BEGIN Records for this exercise
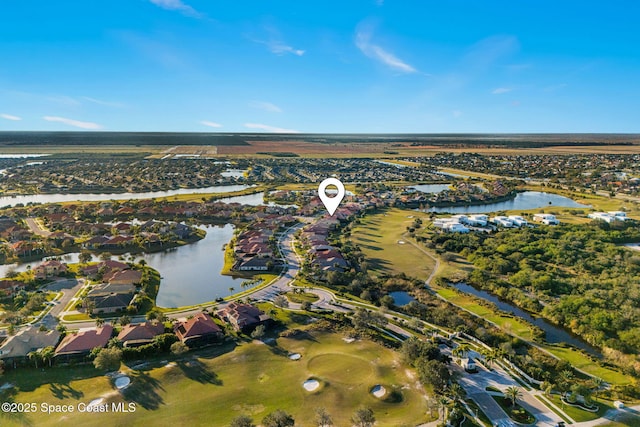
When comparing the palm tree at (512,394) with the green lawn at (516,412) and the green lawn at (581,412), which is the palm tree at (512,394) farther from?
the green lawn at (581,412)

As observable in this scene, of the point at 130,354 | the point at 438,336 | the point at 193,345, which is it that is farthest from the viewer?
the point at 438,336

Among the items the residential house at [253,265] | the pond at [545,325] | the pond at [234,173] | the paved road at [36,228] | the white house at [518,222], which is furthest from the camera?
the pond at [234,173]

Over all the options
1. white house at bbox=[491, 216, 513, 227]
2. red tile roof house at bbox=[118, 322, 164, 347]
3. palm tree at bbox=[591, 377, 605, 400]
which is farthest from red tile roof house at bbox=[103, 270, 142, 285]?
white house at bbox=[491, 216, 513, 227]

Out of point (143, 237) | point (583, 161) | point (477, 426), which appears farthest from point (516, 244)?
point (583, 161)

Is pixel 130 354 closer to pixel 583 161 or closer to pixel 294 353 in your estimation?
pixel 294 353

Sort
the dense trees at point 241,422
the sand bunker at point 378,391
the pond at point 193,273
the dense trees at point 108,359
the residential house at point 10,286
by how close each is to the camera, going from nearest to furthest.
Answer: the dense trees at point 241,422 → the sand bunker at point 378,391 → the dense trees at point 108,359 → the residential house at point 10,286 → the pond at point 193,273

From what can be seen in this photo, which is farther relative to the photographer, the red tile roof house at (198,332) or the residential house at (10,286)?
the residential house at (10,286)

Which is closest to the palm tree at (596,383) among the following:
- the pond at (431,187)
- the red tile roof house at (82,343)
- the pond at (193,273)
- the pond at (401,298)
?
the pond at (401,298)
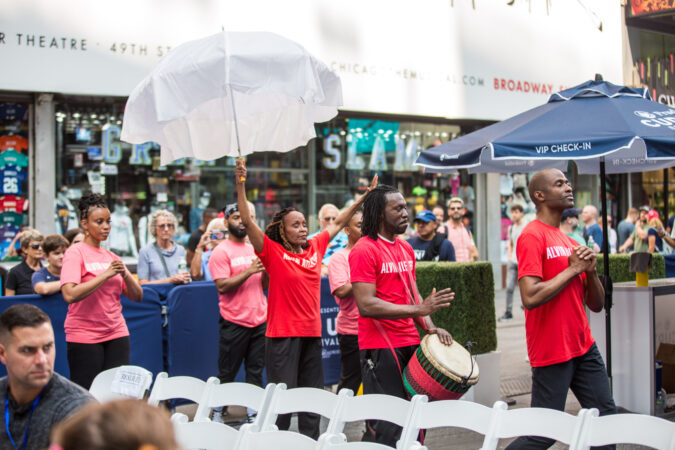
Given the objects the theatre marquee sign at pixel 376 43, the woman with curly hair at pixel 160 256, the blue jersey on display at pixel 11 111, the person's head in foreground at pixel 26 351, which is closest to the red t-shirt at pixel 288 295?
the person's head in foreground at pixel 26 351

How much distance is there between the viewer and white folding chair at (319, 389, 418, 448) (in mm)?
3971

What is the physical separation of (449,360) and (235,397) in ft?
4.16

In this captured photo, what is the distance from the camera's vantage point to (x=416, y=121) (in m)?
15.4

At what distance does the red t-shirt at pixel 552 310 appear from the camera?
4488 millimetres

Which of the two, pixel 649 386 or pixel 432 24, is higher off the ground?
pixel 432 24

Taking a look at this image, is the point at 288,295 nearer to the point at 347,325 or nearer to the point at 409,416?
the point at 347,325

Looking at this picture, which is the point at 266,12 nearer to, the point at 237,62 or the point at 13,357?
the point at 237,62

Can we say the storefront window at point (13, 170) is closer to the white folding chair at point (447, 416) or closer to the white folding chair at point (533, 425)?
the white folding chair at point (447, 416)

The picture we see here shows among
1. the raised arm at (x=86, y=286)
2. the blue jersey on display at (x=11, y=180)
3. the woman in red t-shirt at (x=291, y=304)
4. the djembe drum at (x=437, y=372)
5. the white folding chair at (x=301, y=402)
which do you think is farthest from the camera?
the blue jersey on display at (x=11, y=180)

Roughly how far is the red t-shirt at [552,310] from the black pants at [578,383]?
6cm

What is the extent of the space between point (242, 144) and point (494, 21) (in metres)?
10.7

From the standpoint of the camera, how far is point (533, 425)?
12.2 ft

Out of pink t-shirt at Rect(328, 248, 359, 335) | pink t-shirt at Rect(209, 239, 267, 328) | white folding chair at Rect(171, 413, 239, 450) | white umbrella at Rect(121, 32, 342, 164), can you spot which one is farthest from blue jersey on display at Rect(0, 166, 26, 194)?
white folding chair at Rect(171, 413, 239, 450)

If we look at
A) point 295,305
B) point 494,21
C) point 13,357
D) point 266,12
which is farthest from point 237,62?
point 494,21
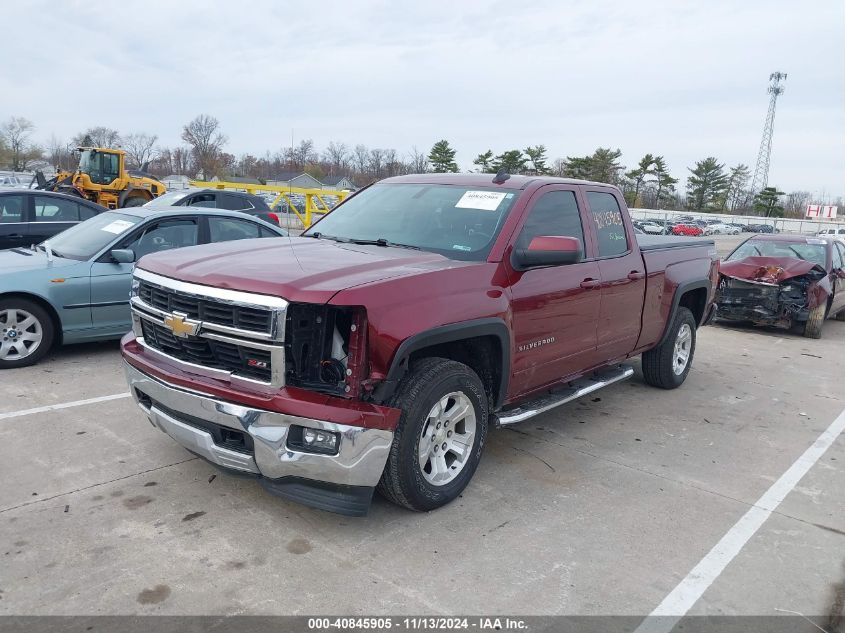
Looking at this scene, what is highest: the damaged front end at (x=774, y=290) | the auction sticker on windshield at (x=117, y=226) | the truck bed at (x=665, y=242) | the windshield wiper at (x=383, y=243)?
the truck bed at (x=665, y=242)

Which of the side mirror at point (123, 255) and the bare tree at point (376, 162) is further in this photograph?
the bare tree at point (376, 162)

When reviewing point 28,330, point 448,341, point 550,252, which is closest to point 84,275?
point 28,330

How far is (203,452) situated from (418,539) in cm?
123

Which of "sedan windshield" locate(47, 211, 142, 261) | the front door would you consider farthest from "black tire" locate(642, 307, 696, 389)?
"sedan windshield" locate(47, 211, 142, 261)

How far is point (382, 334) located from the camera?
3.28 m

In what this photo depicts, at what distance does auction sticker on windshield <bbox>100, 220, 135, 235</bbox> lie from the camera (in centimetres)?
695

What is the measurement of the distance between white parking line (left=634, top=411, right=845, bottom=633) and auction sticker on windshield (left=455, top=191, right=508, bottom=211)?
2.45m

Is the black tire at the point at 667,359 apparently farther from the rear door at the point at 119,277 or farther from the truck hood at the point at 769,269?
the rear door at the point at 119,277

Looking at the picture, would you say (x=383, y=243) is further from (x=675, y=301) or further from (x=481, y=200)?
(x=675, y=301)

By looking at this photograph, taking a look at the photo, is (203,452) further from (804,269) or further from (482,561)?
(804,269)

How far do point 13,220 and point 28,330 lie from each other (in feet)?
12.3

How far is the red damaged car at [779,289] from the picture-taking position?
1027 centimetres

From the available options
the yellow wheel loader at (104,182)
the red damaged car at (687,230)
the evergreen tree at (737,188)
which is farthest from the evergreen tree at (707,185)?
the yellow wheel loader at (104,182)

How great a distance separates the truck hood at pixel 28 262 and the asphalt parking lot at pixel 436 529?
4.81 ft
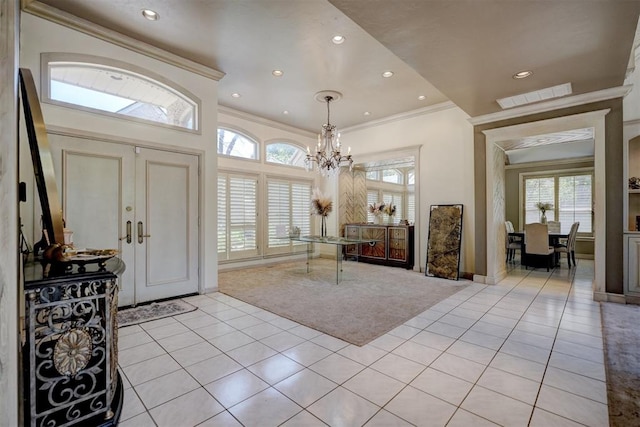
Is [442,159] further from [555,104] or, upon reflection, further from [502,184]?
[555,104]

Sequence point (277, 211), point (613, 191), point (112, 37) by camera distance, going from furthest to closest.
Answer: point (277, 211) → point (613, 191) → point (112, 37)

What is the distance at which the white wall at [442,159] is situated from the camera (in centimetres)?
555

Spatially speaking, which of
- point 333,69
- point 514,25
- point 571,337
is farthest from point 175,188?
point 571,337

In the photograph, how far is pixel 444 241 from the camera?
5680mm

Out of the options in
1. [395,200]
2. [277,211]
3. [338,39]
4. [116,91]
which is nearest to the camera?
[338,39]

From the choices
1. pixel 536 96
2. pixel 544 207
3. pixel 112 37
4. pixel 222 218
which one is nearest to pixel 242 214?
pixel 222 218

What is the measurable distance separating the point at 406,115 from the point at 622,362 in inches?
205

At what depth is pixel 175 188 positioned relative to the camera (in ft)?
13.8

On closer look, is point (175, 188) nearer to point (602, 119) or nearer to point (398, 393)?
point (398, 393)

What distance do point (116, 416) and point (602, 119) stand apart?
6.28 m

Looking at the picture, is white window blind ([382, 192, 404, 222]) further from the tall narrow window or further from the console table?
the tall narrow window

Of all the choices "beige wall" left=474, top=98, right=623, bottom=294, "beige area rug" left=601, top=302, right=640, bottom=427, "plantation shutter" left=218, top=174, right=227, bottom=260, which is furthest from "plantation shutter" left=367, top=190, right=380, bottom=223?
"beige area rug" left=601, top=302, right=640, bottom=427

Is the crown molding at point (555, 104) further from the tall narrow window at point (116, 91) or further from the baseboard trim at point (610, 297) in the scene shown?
END Records for this exercise
• [What is being asked]: Return all the items above word for word, leaving out the pictures.

• [Full answer]:
When comparing the palm tree at (512,394) with the green lawn at (516,412) and the green lawn at (581,412), which is the palm tree at (512,394) farther from?
the green lawn at (581,412)

As observable in this scene, of the point at 130,354 | the point at 438,336 | the point at 193,345, which is it that is farthest from the viewer?
the point at 438,336

Among the items the residential house at [253,265] | the pond at [545,325] | the pond at [234,173] | the paved road at [36,228] | the white house at [518,222], which is furthest from the camera?
the pond at [234,173]

Over all the options
1. white house at bbox=[491, 216, 513, 227]
2. red tile roof house at bbox=[118, 322, 164, 347]
3. palm tree at bbox=[591, 377, 605, 400]
which is farthest from red tile roof house at bbox=[103, 270, 142, 285]?
white house at bbox=[491, 216, 513, 227]

Out of point (143, 237) | point (583, 161) | point (477, 426), which appears farthest from point (516, 244)?
point (583, 161)

Is pixel 130 354 closer to pixel 583 161 or closer to pixel 294 353 in your estimation?
pixel 294 353

Sort
the dense trees at point 241,422
the sand bunker at point 378,391
the pond at point 193,273
the dense trees at point 108,359
the residential house at point 10,286
by how close each is to the camera, going from nearest to furthest.
Answer: the dense trees at point 241,422 → the sand bunker at point 378,391 → the dense trees at point 108,359 → the residential house at point 10,286 → the pond at point 193,273

From what can be seen in this photo, which is farther relative to the photographer, the red tile roof house at (198,332) or the residential house at (10,286)?
the residential house at (10,286)

Which is closest to the palm tree at (596,383) among the following:
- the pond at (431,187)
- the red tile roof house at (82,343)
- the pond at (193,273)
- the pond at (401,298)
?
the pond at (401,298)
Given the objects the theatre marquee sign at pixel 376 43, the woman with curly hair at pixel 160 256, the blue jersey on display at pixel 11 111, the person's head in foreground at pixel 26 351, which is closest to the red t-shirt at pixel 288 295?
the person's head in foreground at pixel 26 351

How much distance is there between the viewer and white folding chair at (319, 389, 418, 448) (in mm)?
3971

What is the physical separation of (449,360) and (235,397) in ft?
4.16

In this captured photo, what is the distance from the camera's vantage point to (x=416, y=121) (in m)?
15.4

At what distance does the red t-shirt at pixel 552 310 appear from the camera?
4488 millimetres

Which of the two, pixel 649 386 or pixel 432 24, is higher off the ground?
pixel 432 24

Taking a look at this image, is the point at 288,295 nearer to the point at 347,325 or nearer to the point at 409,416?
the point at 347,325

Looking at this picture, which is the point at 266,12 nearer to, the point at 237,62 or the point at 13,357?
the point at 237,62

Can we say the storefront window at point (13, 170) is closer to the white folding chair at point (447, 416) or closer to the white folding chair at point (533, 425)?
the white folding chair at point (447, 416)

The picture we see here shows among
1. the raised arm at (x=86, y=286)
2. the blue jersey on display at (x=11, y=180)
3. the woman in red t-shirt at (x=291, y=304)
4. the djembe drum at (x=437, y=372)
5. the white folding chair at (x=301, y=402)
which do you think is farthest from the camera?
the blue jersey on display at (x=11, y=180)

Roughly how far is the red t-shirt at [552,310] from the black pants at [578,383]?
6cm

What is the extent of the space between point (242, 144) and point (494, 21) (in metres)?
10.7

From the standpoint of the camera, how far is point (533, 425)?
12.2 ft

Out of pink t-shirt at Rect(328, 248, 359, 335) | pink t-shirt at Rect(209, 239, 267, 328) | white folding chair at Rect(171, 413, 239, 450) | white umbrella at Rect(121, 32, 342, 164), can you spot which one is farthest from blue jersey on display at Rect(0, 166, 26, 194)?
white folding chair at Rect(171, 413, 239, 450)

If we look at
A) point 295,305
B) point 494,21
C) point 13,357
D) point 266,12
which is farthest from point 237,62?
point 494,21
Looking at this scene, what is highest: the damaged front end at (x=774, y=290) | the auction sticker on windshield at (x=117, y=226) | the truck bed at (x=665, y=242) | the windshield wiper at (x=383, y=243)?
the truck bed at (x=665, y=242)

Which of the side mirror at point (123, 255) and the bare tree at point (376, 162) is further in this photograph?
the bare tree at point (376, 162)

When reviewing point 28,330, point 448,341, point 550,252, which is closest to point 84,275?
point 28,330

How far is (203,452) situated from (418,539) in cm?
123

Which of "sedan windshield" locate(47, 211, 142, 261) | the front door would you consider farthest from "black tire" locate(642, 307, 696, 389)?
"sedan windshield" locate(47, 211, 142, 261)

How far is point (382, 334) located from the camera?
3.28 m

In what this photo depicts, at what distance does auction sticker on windshield <bbox>100, 220, 135, 235</bbox> lie from the camera (in centimetres)?
695

What is the measurement of the distance between white parking line (left=634, top=411, right=845, bottom=633) and auction sticker on windshield (left=455, top=191, right=508, bottom=211)?
2.45m

Is the black tire at the point at 667,359 apparently farther from the rear door at the point at 119,277 or farther from the truck hood at the point at 769,269?
the rear door at the point at 119,277

Looking at the picture, would you say (x=383, y=243) is further from (x=675, y=301) or further from (x=481, y=200)?
(x=675, y=301)

By looking at this photograph, taking a look at the photo, is (203,452) further from (804,269) or further from (482,561)?
(804,269)

How far do point 13,220 and point 28,330 lie from each other (in feet)?
12.3

How far is the red damaged car at [779,289] from the picture-taking position?
1027 centimetres

From the available options
the yellow wheel loader at (104,182)
the red damaged car at (687,230)
the evergreen tree at (737,188)
which is farthest from the evergreen tree at (707,185)?
the yellow wheel loader at (104,182)

How great a distance separates the truck hood at pixel 28 262 and the asphalt parking lot at pixel 436 529?
4.81 ft
Is [442,159] further from [555,104] or, upon reflection, further from [502,184]?
[555,104]

Sequence point (277, 211), point (613, 191), point (112, 37) by camera distance, going from furthest to closest.
Answer: point (277, 211) → point (613, 191) → point (112, 37)

What is the distance at which the white wall at [442,159] is situated from the camera (in centimetres)?
555

Spatially speaking, which of
- point 333,69
- point 514,25
- point 571,337
is farthest from point 175,188?
point 571,337

In the photograph, how far is pixel 444 241 from the camera?
5680mm

Out of the options in
1. [395,200]
2. [277,211]
3. [338,39]
4. [116,91]
which is nearest to the camera?
[338,39]

From the choices
1. pixel 536 96
2. pixel 544 207
3. pixel 112 37
4. pixel 222 218
which one is nearest to pixel 242 214?
pixel 222 218

What is the measurable distance separating the point at 406,115 from the point at 622,362 in inches?
205

At what depth is pixel 175 188 positioned relative to the camera (in ft)?
13.8

On closer look, is point (175, 188) nearer to point (602, 119) or nearer to point (398, 393)?
point (398, 393)

What distance do point (116, 416) and point (602, 119) stand apart?
6.28 m

Looking at the picture, is white window blind ([382, 192, 404, 222]) further from the tall narrow window or further from the console table?
the tall narrow window

Of all the choices "beige wall" left=474, top=98, right=623, bottom=294, "beige area rug" left=601, top=302, right=640, bottom=427, "plantation shutter" left=218, top=174, right=227, bottom=260, which is furthest from "plantation shutter" left=367, top=190, right=380, bottom=223?
"beige area rug" left=601, top=302, right=640, bottom=427

Is the crown molding at point (555, 104) further from the tall narrow window at point (116, 91) or further from the baseboard trim at point (610, 297) in the scene shown?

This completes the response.